» **Written task**: Rewrite the entire listing below, changing nothing except the coordinates in the answers: scale each one by 0.75 and round it to a whole number, with halves rounded up.

» **Material**:
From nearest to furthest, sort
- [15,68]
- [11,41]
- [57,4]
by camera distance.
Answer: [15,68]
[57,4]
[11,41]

» **Reply to the task**:
From nearest to furthest, sort
- [15,68]
- [11,41]
- [57,4]
by camera distance.
Answer: [11,51]
[43,3]
[8,31]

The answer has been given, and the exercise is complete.